• List of tasks:
A – In the passage on founder-led companies below, what explains why Nike's first outside investors wanted their money returned while Phil Knight did not share their concern? Answer in one to three sentences.
B – Retype the passage on founder-led companies below from "It likely will" to "to those founders.".
C – Continue the passage on founder-led companies below from the point where it stops.

• Selected excerpt:
┄┄┄┄┄┄
Returns are, of course, even bigger for those that were somehow lucky enough to get in pre-IPO.
And yet, when Phil Knight presented Nike’s annual report to the company’s first cohort of outside investors, they were all clamoring to have their money returned: Nike had posted a loss of $50,000 for the year.
Knight did not understand their concern.
The disconnect was that the first Nike shareholders thought they were investing in a predictably profitable importer of running shoes, while Knight had much bigger ambitions.
Fortunately, it was the founder making the decisions at Nike and not his shareholders.
Phil Knight’s grow-or-die philosophy is what made Nike great: At every crossroads, he chose risk over safety.
If those choices were put to a shareholder vote, they’d have chosen safety every time.
And Nike would be a long-forgotten importer of Japanese running shoes.
That dynamic is not unique to Nike: Early investors rarely know exactly what they are buying into. Especially with pre-IPO investments, which are essentially just bets on founders.
Most of those bets do not work out. But some of them work out huge: Nike, Amazon, Apple, Facebook, etc.
When they do, it’s because a founder has taken numerous risks that would never have gotten past a majority vote of shareholders.
Decentralized decision-making will never build the next Amazon, Apple or Nike.
Gotta buy ’em all?
Stock market returns are highly dependent on the outsized success of a small number of mega winners.
Just 4% of stocks accounted for all the stock market’s returns between 1926 and 2016.
This is, of course, an argument in favor of indexing. It’s virtually impossible to spot the mega winners in advance, so it’s best to just buy a little bit of everything.
That has worked brilliantly for equities investors over the past few decades.
But will it work for crypto investors over the next few decades?
It likely will do for VCs and angels.
They invest in the equity raises of crypto projects that are still led by dynamic founders willing to take bet-the-farm risks — and happily cede their voting rights to those founders.
┄┄┄┄┄┄
• Supplied entries:

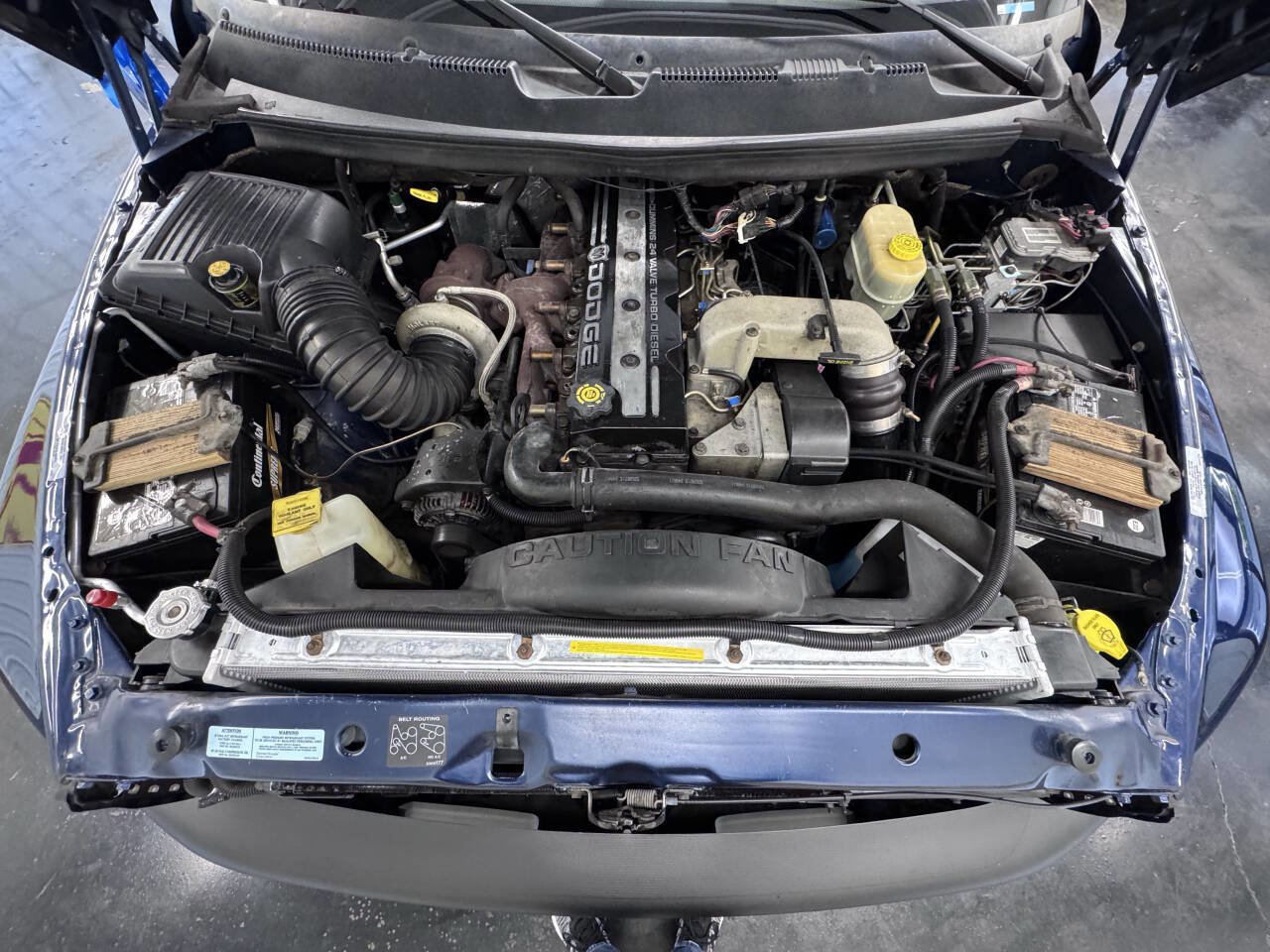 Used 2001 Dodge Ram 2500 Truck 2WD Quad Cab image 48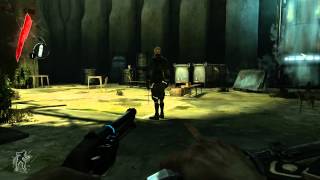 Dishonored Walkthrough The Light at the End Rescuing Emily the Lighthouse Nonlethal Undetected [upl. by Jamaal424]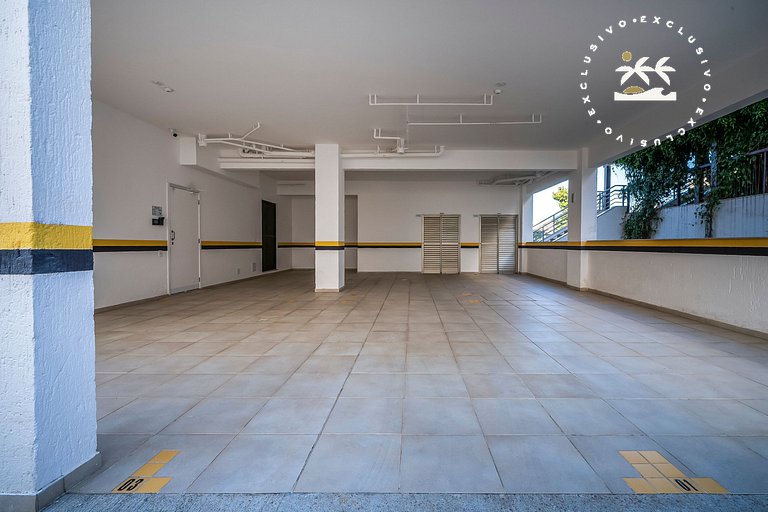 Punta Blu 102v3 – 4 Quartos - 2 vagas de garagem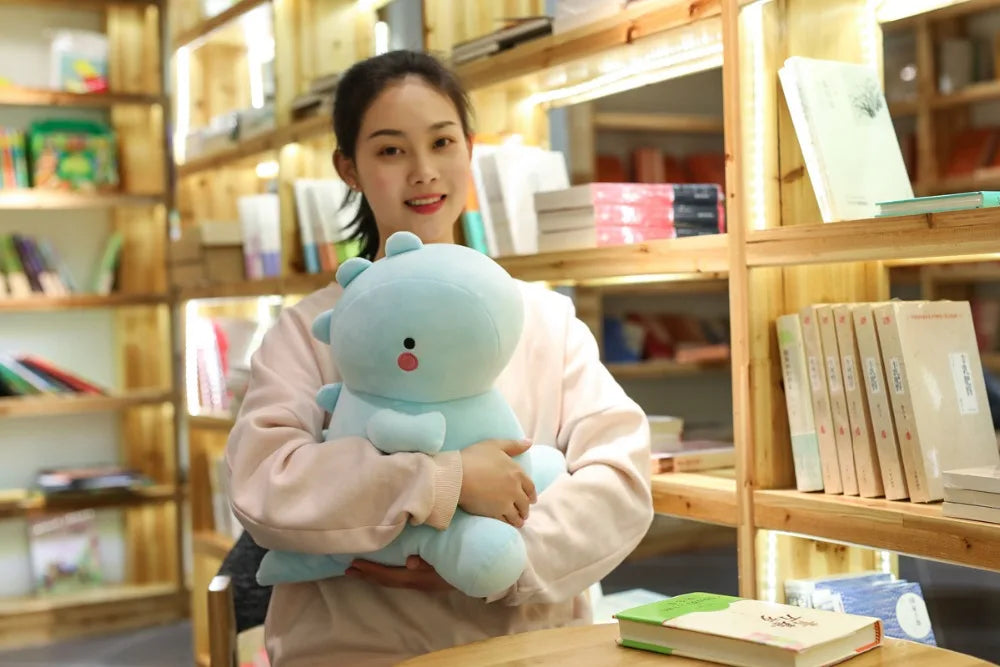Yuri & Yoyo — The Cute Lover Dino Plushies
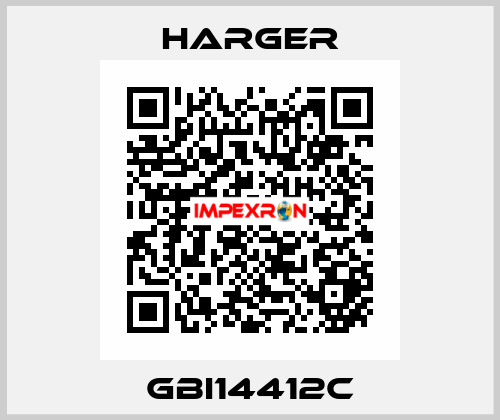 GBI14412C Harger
┄┄┄┄┄┄
• Outputs for the tasks:
A – Nike had posted a loss of $50,000 for the year. The shareholders thought they were investing in a predictably profitable importer of running shoes, but Knight had much bigger ambitions.

B –
It likely will do for VCs and angels.
They invest in the equity raises of crypto projects that are still led by dynamic founders willing to take bet-the-farm risks — and happily cede their voting rights to those founders.

C –
By the time a token is listed, they have often made their 100x return.
It may not work out so well for the rest of us who are buying those tokens, often from VC sellers, just as governance is being decentralized.
That decentralized governance — putting every big decision to a shareholder vote — will not lend itself to the risk-taking required to create the next generation of mega winners like Nike, Apple and Amazon.
And without those mega winners, average returns are likely to be low for investors.
So a Vanguard-style, buy-‘em-all strategy is unlikely to work out as well for crypto investors as it has done for stock market inventors.
There have, of course, been a number of mega winners in crypto: BTC, ETH, SOL, LUNA.
But, for one thing, these have mostly been layer-1 blockchains, and how many more layer-1s can we need at this point? Maybe a few — Celestia and Aptos Labs are two interesting ones currently in development — but the L-1 playing field is crowded.
And, for two thing, the starting valuations are much higher now.
By the time tokens are available in Celestia and Aptos, I expect they will be valued at a level from which it’ll be nigh impossible to get SOL or LUNA-like returns.
We all gonna make it?
So, does that mean we need to keep all of our money in S&P index funds?
No, not at all.
It just means that investing in crypto is going to be more like investing in commodities than investing in equities.
Or more like investing in, say, Micron, where the trick is to pick your moments in the semiconductor cycle, rather than Nike, where the trick is to buy and never sell.
It’ll require more timing and “stock-picking” (i.e. token-picking) and less HODLing and indexing.
Timing and stock-picking is entertaining…but not for everyone. It’s much harder and more time intensive than buying and holding.
Which, unfortunately, means that crypto may turn out to be less WAGMI for investors than the stock market has been.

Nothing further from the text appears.